Before I jump on branding, let me say I think too many marketers have lost sight of the purpose of marketing. So much of marketing has been about selling (foisting) what's been created in a vacuum to The Market. Here's one of my all-time favorite quotes on marketing:
There will always, one can assume, be need for some selling. But the aim of marketing is to make selling superfluous. The aim of marketing is to know and understand the customer so well that the product or service fits him and sells itself. Ideally, marketing should result in a customer who is ready to buy. All that should be needed then is to make the product or service available. - Peter Drucker
What's branding? (Good question.)
The word brand has become such an integral part of the modern business lexicon that everyone seems to know intuitively what it means, yet if you asked ten people, you would get ten slightly different answers.The word brand has evolved to mean everything that personifies a company or product. It means much more than a logo or a great advertising campaign. It is further defined by every new product created, every press release that the company issues, and every customer service person's voice. - Beyond the Brand: Why Engaging The Right Customers Is Essential To Winning In Business, by John Winsor
So the real issue seems to be that although some of us would like to extend branding's original intent, it's may be a futile exercise because the term's history conjures and connotes certain things. Doc Searles sums up on Todd's A Penny For post:
I spent much of my professional life trying to make "branding" mean something other than what Procter & Gamble wanted it to mean in the first place, and what it's come to mean to the brand management profession. It was a wannabe exercize.
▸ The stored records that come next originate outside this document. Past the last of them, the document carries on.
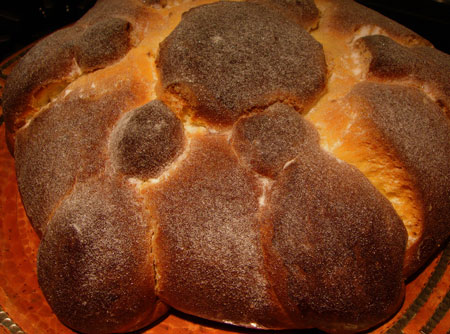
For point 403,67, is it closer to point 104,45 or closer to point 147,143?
point 147,143

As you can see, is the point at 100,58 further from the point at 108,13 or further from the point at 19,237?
the point at 19,237

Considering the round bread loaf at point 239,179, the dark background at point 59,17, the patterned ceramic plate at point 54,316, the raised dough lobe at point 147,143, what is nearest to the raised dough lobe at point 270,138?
the round bread loaf at point 239,179

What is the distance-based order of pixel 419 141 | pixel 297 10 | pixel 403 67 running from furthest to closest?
pixel 297 10 < pixel 403 67 < pixel 419 141

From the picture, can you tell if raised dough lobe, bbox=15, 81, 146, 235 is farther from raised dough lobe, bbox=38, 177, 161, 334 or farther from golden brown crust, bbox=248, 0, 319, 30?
golden brown crust, bbox=248, 0, 319, 30

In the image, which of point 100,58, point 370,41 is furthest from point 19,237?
point 370,41

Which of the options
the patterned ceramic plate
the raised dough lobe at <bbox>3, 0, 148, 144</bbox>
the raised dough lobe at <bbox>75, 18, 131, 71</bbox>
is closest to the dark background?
the raised dough lobe at <bbox>3, 0, 148, 144</bbox>

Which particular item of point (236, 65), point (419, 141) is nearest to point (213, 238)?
point (236, 65)
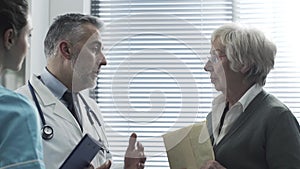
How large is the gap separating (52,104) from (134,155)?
35 cm

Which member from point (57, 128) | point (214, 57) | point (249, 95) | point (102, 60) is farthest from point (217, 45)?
point (57, 128)

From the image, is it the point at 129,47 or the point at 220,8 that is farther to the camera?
the point at 220,8

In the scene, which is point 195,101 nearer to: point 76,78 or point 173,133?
point 173,133

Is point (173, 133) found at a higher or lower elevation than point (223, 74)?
lower

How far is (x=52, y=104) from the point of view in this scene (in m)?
1.67

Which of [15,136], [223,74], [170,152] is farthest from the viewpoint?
[223,74]

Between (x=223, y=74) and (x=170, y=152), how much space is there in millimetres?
437

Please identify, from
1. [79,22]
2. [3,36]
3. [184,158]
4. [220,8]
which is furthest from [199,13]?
[3,36]

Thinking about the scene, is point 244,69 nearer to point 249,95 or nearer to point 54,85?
point 249,95

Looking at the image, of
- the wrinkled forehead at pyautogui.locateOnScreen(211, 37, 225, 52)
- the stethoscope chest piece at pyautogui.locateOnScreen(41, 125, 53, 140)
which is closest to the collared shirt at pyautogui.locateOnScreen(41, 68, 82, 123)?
the stethoscope chest piece at pyautogui.locateOnScreen(41, 125, 53, 140)

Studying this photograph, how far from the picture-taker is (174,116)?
1.60m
Branding remains a specialized professional discipline that fails to leverage very well outside its original purposes.
A similar sentiment about the origins and history of branding is given in Lovemarks: The Future Beyond Brands (note the subtitle). Brands were originally conceived in the 1950s to give the perception of differentiation to products that were essentially if I remember author Kevin Roberts' analogy like comparing two nearly identical piles of gravel. Momentum says the same thing about the history of branding. And so does FusionBranding.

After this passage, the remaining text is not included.